# Rim height - pros and cons ? ? ?



## Gobiking12344 (Sep 8, 2011)

*I am new to road biking and am curious about all the pros and cons associated to rim height in wheelsets? I am also wondering about how does spoke count come into play when compared to rim height?

The reason I ask this is because I see Shimano does alot of 16/20 spoke set-ups and many others have 20/24. It also seems that Shimano has a very low profile rim (24mm), so does less spokes off-set the lesser rim height when it comes to aero properties and holding speed?
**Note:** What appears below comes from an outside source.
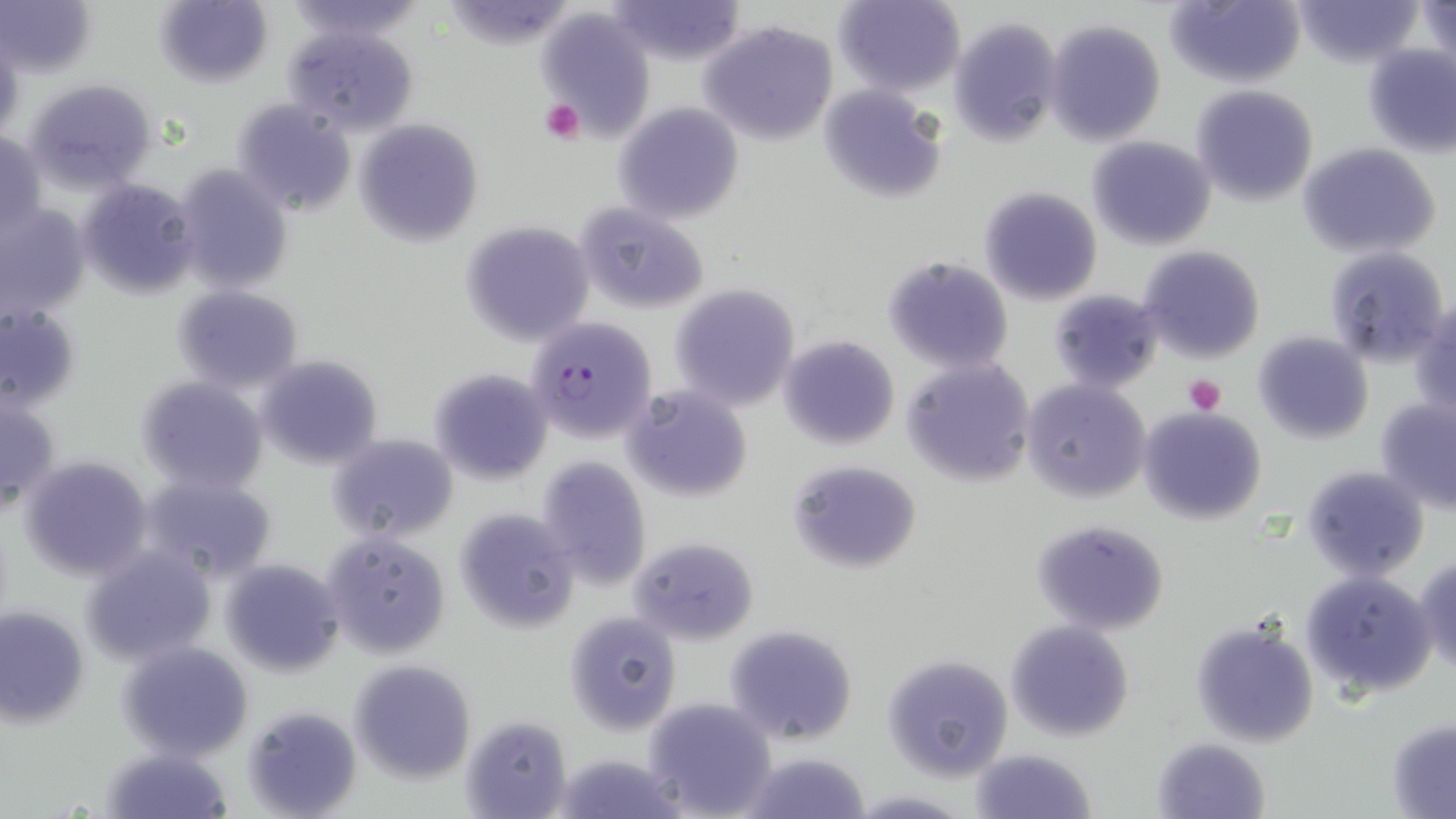
Approximate bounding boxes as named x1/y1/x2/y2 corners in pixels. Plasmodium falciparum-infected red blood cell locations: (x1=527, y1=316, x2=657, y2=443). Uninfected red blood cell locations: (x1=0, y1=0, x2=97, y2=78), (x1=154, y1=0, x2=274, y2=88), (x1=604, y1=0, x2=747, y2=68), (x1=834, y1=0, x2=965, y2=97), (x1=1164, y1=0, x2=1305, y2=89), (x1=1293, y1=0, x2=1421, y2=68), (x1=1418, y1=0, x2=1455, y2=73), (x1=538, y1=9, x2=655, y2=136), (x1=948, y1=16, x2=1063, y2=146), (x1=1045, y1=18, x2=1166, y2=146), (x1=699, y1=19, x2=840, y2=145), (x1=285, y1=26, x2=420, y2=135), (x1=1361, y1=42, x2=1456, y2=156), (x1=25, y1=77, x2=157, y2=192), (x1=817, y1=84, x2=948, y2=203), (x1=1190, y1=84, x2=1318, y2=206), (x1=232, y1=98, x2=358, y2=216), (x1=615, y1=102, x2=743, y2=226), (x1=354, y1=118, x2=484, y2=246), (x1=0, y1=129, x2=46, y2=242), (x1=1086, y1=135, x2=1217, y2=250), (x1=1298, y1=143, x2=1441, y2=258), (x1=173, y1=164, x2=295, y2=295), (x1=77, y1=178, x2=200, y2=300), (x1=978, y1=187, x2=1103, y2=306), (x1=574, y1=202, x2=711, y2=314), (x1=0, y1=205, x2=90, y2=318), (x1=462, y1=220, x2=595, y2=346), (x1=1137, y1=245, x2=1266, y2=365), (x1=1325, y1=247, x2=1451, y2=368), (x1=883, y1=256, x2=1015, y2=373), (x1=669, y1=284, x2=801, y2=411), (x1=172, y1=286, x2=303, y2=393), (x1=1048, y1=289, x2=1164, y2=393), (x1=1412, y1=300, x2=1456, y2=419), (x1=0, y1=303, x2=80, y2=412), (x1=1252, y1=331, x2=1375, y2=444), (x1=779, y1=335, x2=901, y2=450), (x1=255, y1=355, x2=384, y2=470), (x1=902, y1=359, x2=1036, y2=489), (x1=430, y1=367, x2=552, y2=485), (x1=137, y1=377, x2=268, y2=493), (x1=1019, y1=378, x2=1152, y2=504), (x1=620, y1=384, x2=754, y2=505), (x1=0, y1=396, x2=59, y2=512), (x1=1375, y1=396, x2=1456, y2=514), (x1=1137, y1=407, x2=1266, y2=525), (x1=325, y1=433, x2=458, y2=543), (x1=17, y1=453, x2=155, y2=581), (x1=536, y1=456, x2=652, y2=591), (x1=787, y1=460, x2=922, y2=573), (x1=1301, y1=465, x2=1429, y2=582), (x1=140, y1=473, x2=279, y2=583), (x1=454, y1=509, x2=579, y2=634), (x1=1031, y1=518, x2=1170, y2=636), (x1=324, y1=531, x2=453, y2=659), (x1=631, y1=537, x2=758, y2=646), (x1=80, y1=544, x2=217, y2=665), (x1=1414, y1=553, x2=1456, y2=678), (x1=219, y1=558, x2=344, y2=676), (x1=1299, y1=569, x2=1438, y2=700), (x1=0, y1=604, x2=89, y2=727), (x1=565, y1=612, x2=682, y2=735), (x1=1192, y1=617, x2=1320, y2=748), (x1=1004, y1=619, x2=1134, y2=742), (x1=723, y1=624, x2=860, y2=747), (x1=116, y1=640, x2=256, y2=762), (x1=883, y1=655, x2=1014, y2=780), (x1=349, y1=658, x2=478, y2=783), (x1=643, y1=697, x2=777, y2=818), (x1=243, y1=703, x2=362, y2=818), (x1=461, y1=713, x2=572, y2=818), (x1=1386, y1=718, x2=1456, y2=818), (x1=1151, y1=736, x2=1272, y2=819), (x1=101, y1=745, x2=235, y2=818), (x1=969, y1=747, x2=1096, y2=819), (x1=735, y1=749, x2=873, y2=819), (x1=553, y1=752, x2=687, y2=819). Platelet locations: (x1=538, y1=97, x2=586, y2=144), (x1=1184, y1=374, x2=1227, y2=415). Slide-level diagnosis: Plasmodium falciparum. May-Grünwald-Giemsa stain. Optical microscopy. 1000x magnification. Image is 1456×819 pixels. One field of a larger specimen. Thin blood film.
I appreciate any info you can provide - thanks *


----------



## Peanya (Jun 12, 2008)

Lower spoke counts reduce overall weight. They aren't better in any way, as you lose stiffness and the ability to stay true. But, they look cool! There's the real benefit. Higher profile rims are a very tiny bit more aerodynamic at higher speeds (over 24mph), but keep in mind, by very small amounts. I personally don't pay much attention to the profile of a wheel, but overall build quality. Hand built vs. machine built, lighter rims vs. heavier, sealed bearings vs. loose balls, and differences in freewheels. 
Hand built wheels will almost always stay true longer, but can cost slightly more. Lighter rims reduce weight, and spin up faster, and aid in climbing, and if built right are just as good/better than heavier rims. There are differences of opinions on the bearings and freewheels, so that's for you to decide. 
If you're a lighter cyclist, you can get by with lower spoke counts. If you're heavier, then look for a 28 or higher spoke count. My current wheels are 20/24, and I'm right about 190. Some people will say that's not enough at my weight, but they're hand-built and have been true for over 3000 miles.


----------



## Kerry Irons (Feb 25, 2002)

*Crosswinds*



Gobiking12344 said:


> I am new to road biking and am curious about all the pros and cons associated to rim height in wheelsets? I am also wondering about how does spoke count come into play when compared to rim height?
> 
> The reason I ask this is because I see Shimano does alot of 16/20 spoke set-ups and many others have 20/24. It also seems that Shimano has a very low profile rim (24mm), so does less spokes off-set the lesser rim height when it comes to aero properties and holding speed?
> 
> I appreciate any info you can provide


In aluminum rims, a taller profile generally means a stronger but heavier rim, and so can use less spokes. Whether that is a good idea depends on rider weight, riding style, and local road conditions. Lower spoke count can result in an unrideable wheel if a spoke breaks, but that also depends on the rim stiffness (taller rims are generally stiffer). Taller rims are more sensitive to crosswinds, but that depends on rider weight and skill (heavier riders are less effected).


----------